A: You cannot run away from trends. But I think comedy is everlasting, as people want to laugh all the time. But an actor should try everything and should be comfortable in every role he does. I don't believe in being addressed just as a good comedian. An actor should give outstanding performance in everything he does.
Q: Who are your favourite actors?
A: I have been fortunate enough to work with some very good actors. Look at Akshay Kumar, he is fantastic in whatever he does. He bisects the scene according to his needs and gives an excellent performance, be it in comedy or action. I need to rehearse the lines, while Akshay makes his own lines, if needed, and that too, in a fantastic manner. I also like Arshad Warsi, and believe me, he never practices or rehearses his dialogues. He just goes through them once and that is enough for him. Everything comes to him naturally, be it comedy or emotion. I also like Boman Irani. He is fantastic.
A: It is one of the liveliest and most successful movies of mine. I loved it and I have spoken a few lines of Marathi in that film. Actually, Sajid wanted a Marathi dialogue in the movie, he really liked it when I helped.
Q: Tell us about "Cash".
A: "Cash" failed and it should be a lesson for everyone. It happens and one learns from such things in life. I take negative things very seriously and try not to repeat my mistakes. There may be things which the audience did not like about the movie and hence it failed.
Q: What would you say about yourself as an actor?
A: I am very critical about myself as an actor. When I was new in this industry I used to get affected whenever the camera would turn on me. Not anymore. I learn from my mistakes and take negative remarks more seriously.

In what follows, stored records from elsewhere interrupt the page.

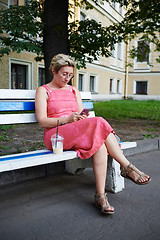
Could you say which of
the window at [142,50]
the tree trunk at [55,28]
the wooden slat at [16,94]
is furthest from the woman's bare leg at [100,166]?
the window at [142,50]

Q: Do you think belonging to Maharashtra helps you in this industry?
A: No, you can come from any place and you can be famous and reach the top. I feel the film industry is the most secular industry in our country. Here your talent is what counts and not anything else. Madhuri Dixit, Amitabh Bachchan and Hema Malini are from different places but are at the top now.
A: What is life without a risk? In fact, I had thought that people would rebuke me for that role, instead they are all praise. Those three months were the toughest of my life and I was so much into the character that I used to speak in the same manner when I was not shooting. Many times, I used to end up walking like a girl, and talking like a man. It was the funniest thing that ever happened to me.

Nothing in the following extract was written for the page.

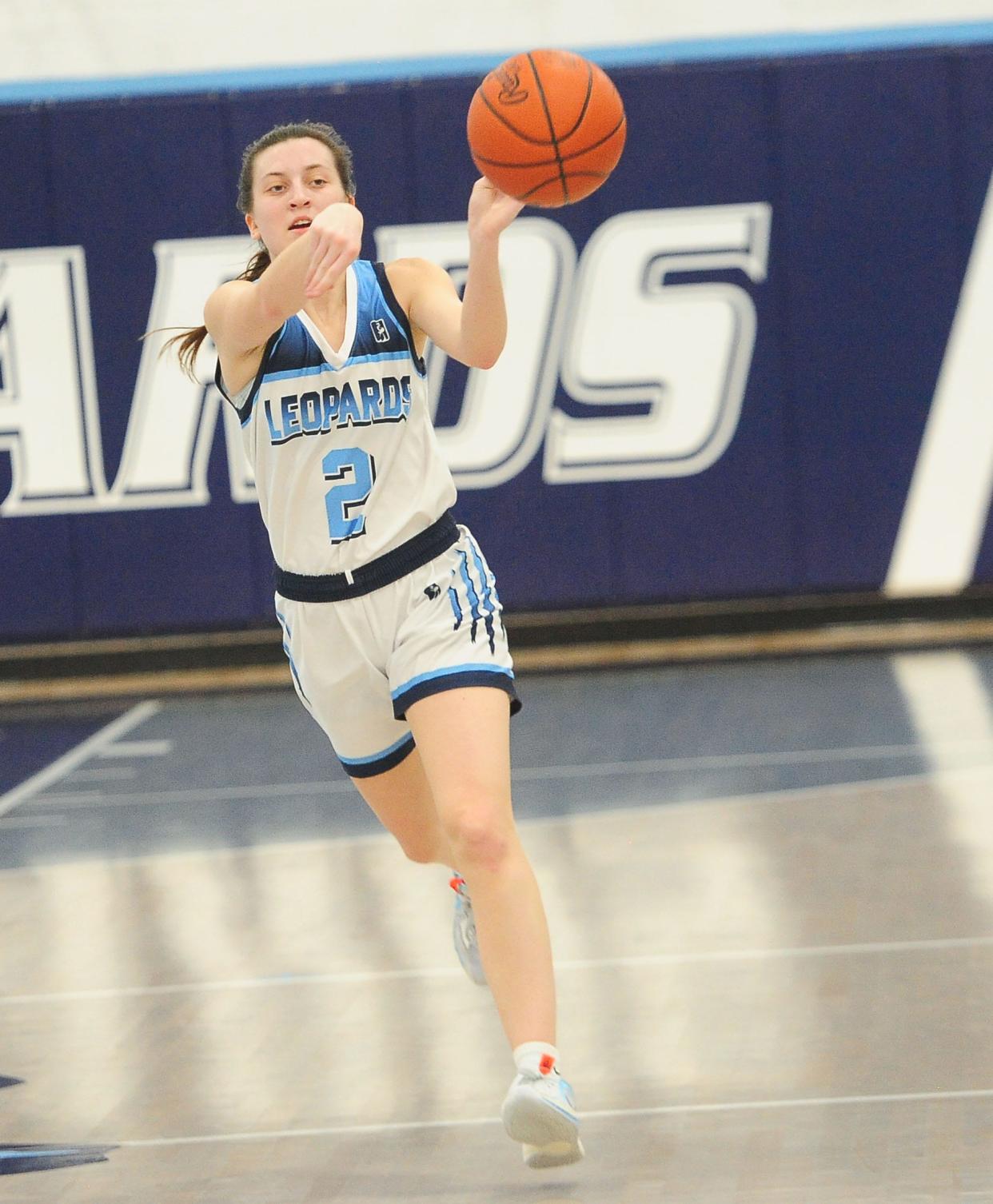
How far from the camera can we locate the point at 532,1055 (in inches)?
114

Q: How did your parents and relatives react to your performance?
A: Whether they like it or not, my parents always appreciate my performance. But I must say that my best critic is my brother. He is the one who compliments me when I am good and tells me straight in my face when I am not. I like it because it helps me improve. Very few people know that my father was in love with movies. He was a huge fan of Dev Anandsaab and Dilipsaab.

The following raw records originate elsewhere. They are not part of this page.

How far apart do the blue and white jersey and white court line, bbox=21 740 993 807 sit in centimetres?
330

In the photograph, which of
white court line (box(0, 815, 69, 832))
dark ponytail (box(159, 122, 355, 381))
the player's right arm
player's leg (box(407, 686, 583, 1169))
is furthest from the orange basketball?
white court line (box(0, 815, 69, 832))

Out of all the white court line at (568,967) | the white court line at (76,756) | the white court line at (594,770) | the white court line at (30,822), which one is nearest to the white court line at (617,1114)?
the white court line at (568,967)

Q: Would you like to work in Marathi movies?
A: Yes, of course. But I don't know why people are not giving that much importance to Marathi movies these days. There are Marathi audiences who prefer Hindi movies in the same multiplex where a good Marathi film is running. There were a few offers of Marathi movies which I did not accept as the scripts were not up to the mark. But as soon as something good comes my way, I would love to do it.
Q: What about your profession as an architect?
A: Yes, I go to office occasionally and I have a very efficient team that takes care of everything. I need not worry about anything. I just go to check what material they are using and on which project they are working on. My father wanted me to pursue education first so that if I were unsuccessful in one thing, I would have another option to fall back on. My brother is into politics, but he is a chemical engineer by qualification.
Q: Tell us about your future plans?
A: I don't want to become Number One in the industry. But yes, I want to make a mark for myself. I just want to become a decent actor and that is enough for me.